It’s also the story of how a computer scientist in the nascent field of computer graphics learned the vital lessons that every tech company seems to need to learn on their own: Everything is always about people…and the only effective way to communicate the value of technology is to tell a good story about people.
In the course of learning these lessons Ed and his partners (John Lasseter and Steve Jobs) created a culture of collaboration where people are free to express themselves, be wrong, figure things out, start over, all while executing the type of large, complex projects that normally “require” massive top-down program management in order to satisfy stakeholders.
The key value of this culture is what he calls ‘candor,’ which he differentiates from honesty, because he doesn’t think that people are being dishonest when they spare each other’s feelings by pulling punches while criticising their work. They don’t just apply this to Pixar’s output, but also the business itself, their technology, and their practices.

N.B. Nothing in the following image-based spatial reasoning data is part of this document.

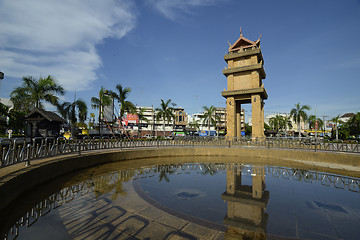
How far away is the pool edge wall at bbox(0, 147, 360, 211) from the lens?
6005 millimetres

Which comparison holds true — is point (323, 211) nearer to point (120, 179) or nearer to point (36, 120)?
point (120, 179)

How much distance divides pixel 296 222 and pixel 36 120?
72.8ft

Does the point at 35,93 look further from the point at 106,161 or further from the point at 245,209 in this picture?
the point at 245,209

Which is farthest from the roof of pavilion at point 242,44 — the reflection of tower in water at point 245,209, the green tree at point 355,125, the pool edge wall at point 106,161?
the green tree at point 355,125

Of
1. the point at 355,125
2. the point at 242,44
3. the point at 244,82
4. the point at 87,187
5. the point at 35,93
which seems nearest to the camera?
the point at 87,187

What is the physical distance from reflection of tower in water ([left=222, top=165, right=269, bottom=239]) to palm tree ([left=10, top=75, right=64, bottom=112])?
26.3 meters

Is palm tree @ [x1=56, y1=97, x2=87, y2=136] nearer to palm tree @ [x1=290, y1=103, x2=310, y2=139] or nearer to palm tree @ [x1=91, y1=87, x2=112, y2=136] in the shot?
palm tree @ [x1=91, y1=87, x2=112, y2=136]

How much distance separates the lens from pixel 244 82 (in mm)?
29203

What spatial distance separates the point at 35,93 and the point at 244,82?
103ft

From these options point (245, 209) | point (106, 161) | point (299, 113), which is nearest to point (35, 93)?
point (106, 161)

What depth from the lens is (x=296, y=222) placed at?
475 cm

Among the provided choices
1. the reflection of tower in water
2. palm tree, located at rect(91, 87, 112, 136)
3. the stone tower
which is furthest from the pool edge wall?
palm tree, located at rect(91, 87, 112, 136)

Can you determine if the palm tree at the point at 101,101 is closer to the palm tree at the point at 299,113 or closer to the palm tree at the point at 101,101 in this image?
the palm tree at the point at 101,101

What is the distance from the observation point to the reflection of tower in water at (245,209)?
13.5ft
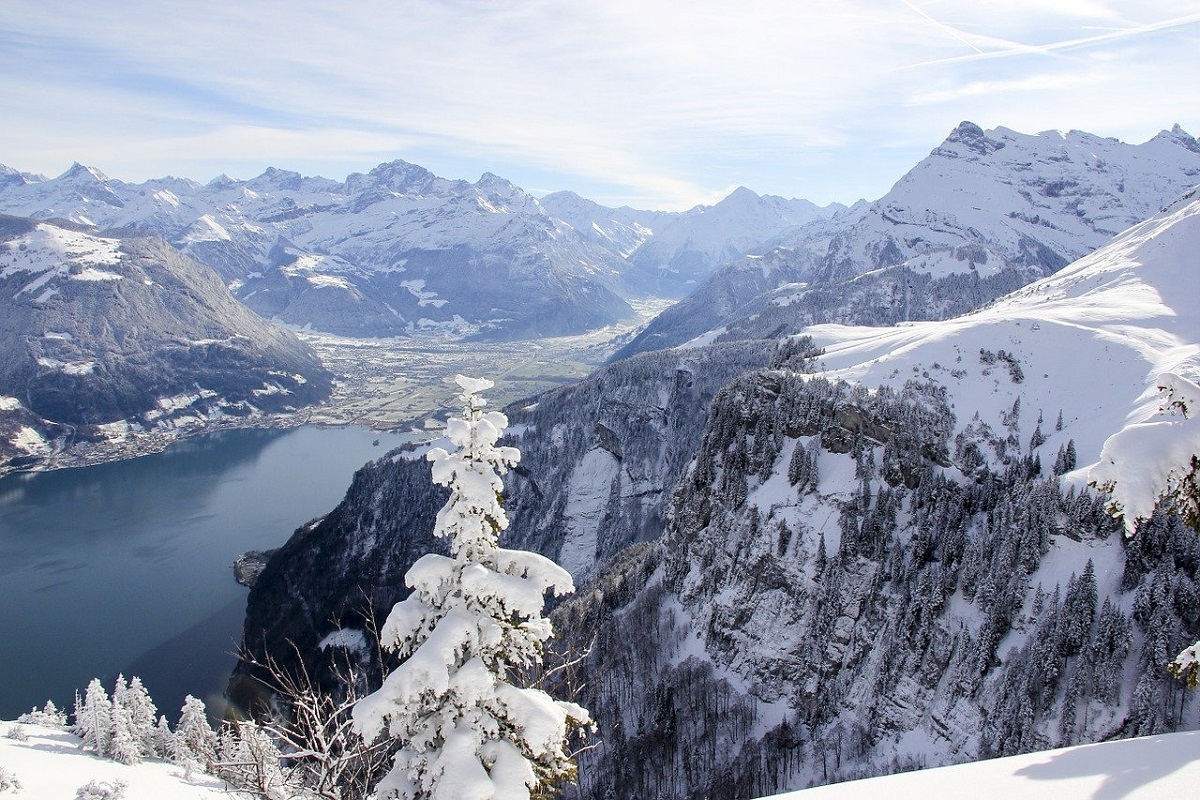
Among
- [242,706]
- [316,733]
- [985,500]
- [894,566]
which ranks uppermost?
[316,733]

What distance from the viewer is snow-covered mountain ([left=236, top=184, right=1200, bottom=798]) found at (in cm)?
4903

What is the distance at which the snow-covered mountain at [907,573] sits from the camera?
161 feet

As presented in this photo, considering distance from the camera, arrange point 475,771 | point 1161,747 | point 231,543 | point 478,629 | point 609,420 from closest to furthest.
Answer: point 475,771 → point 478,629 → point 1161,747 → point 231,543 → point 609,420

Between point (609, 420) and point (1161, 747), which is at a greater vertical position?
point (1161, 747)

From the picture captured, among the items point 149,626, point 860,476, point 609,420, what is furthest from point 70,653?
point 860,476

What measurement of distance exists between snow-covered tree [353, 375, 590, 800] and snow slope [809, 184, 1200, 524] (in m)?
55.1

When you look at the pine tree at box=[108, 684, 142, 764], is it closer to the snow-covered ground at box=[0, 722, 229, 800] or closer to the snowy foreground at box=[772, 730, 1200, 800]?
Answer: the snow-covered ground at box=[0, 722, 229, 800]

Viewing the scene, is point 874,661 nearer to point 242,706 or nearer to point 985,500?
point 985,500

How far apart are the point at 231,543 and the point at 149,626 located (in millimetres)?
35622

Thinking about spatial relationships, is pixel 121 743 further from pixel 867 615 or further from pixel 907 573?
pixel 907 573

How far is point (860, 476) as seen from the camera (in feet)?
216

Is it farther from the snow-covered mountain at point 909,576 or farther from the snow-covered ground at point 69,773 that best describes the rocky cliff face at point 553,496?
the snow-covered mountain at point 909,576

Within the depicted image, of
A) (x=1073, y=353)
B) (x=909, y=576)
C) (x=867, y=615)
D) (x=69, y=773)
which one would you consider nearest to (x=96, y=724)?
(x=69, y=773)

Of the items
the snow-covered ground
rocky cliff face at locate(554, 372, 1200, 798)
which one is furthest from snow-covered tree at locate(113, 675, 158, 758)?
rocky cliff face at locate(554, 372, 1200, 798)
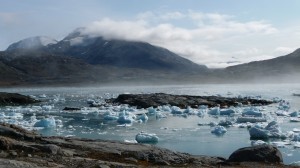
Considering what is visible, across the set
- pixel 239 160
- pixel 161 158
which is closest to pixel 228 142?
pixel 239 160

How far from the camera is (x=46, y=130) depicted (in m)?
28.9

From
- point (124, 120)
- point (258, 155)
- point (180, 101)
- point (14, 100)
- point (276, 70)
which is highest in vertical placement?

They also seem to have a culture of constant self-evaluation. Several times he uses anecdotes of problems Pixar needed to solve, not because of market pressures or cost savings or some other familiar chestnut, but because he felt the culture of Pixar changing in negative ways. For example, becoming complacent because of success, or entrenched in their practices, or entitlement creeping into their workforce once they had enough notoriety (and production schedule) to attract talent who had only known Pixar as an animated features powerhouse.
The third part of the book that is really interesting is the history of computer graphics, the entertainment business, and Disney specifically, that winds its way through the history of Pixar. There are a few notable characters that intersect with Pixar over its history as well; George Lucas, Steve Jobs and Michael Eisner most notably. Ed offers up an “alternate history” of Steve Jobs’ life during the NeXT years, as well as a window into his skill as a brilliant business strategist, who understood how to create the conditions that could ensure the company’s future, even before they were a powerhouse.
It’s an interesting book full of life lessons from a leader who isn’t so foolish as to think he has all the answers, and if you’re at all concerned with leading a team of creative people to create superior quality output, this is a worthwhile collection of stories.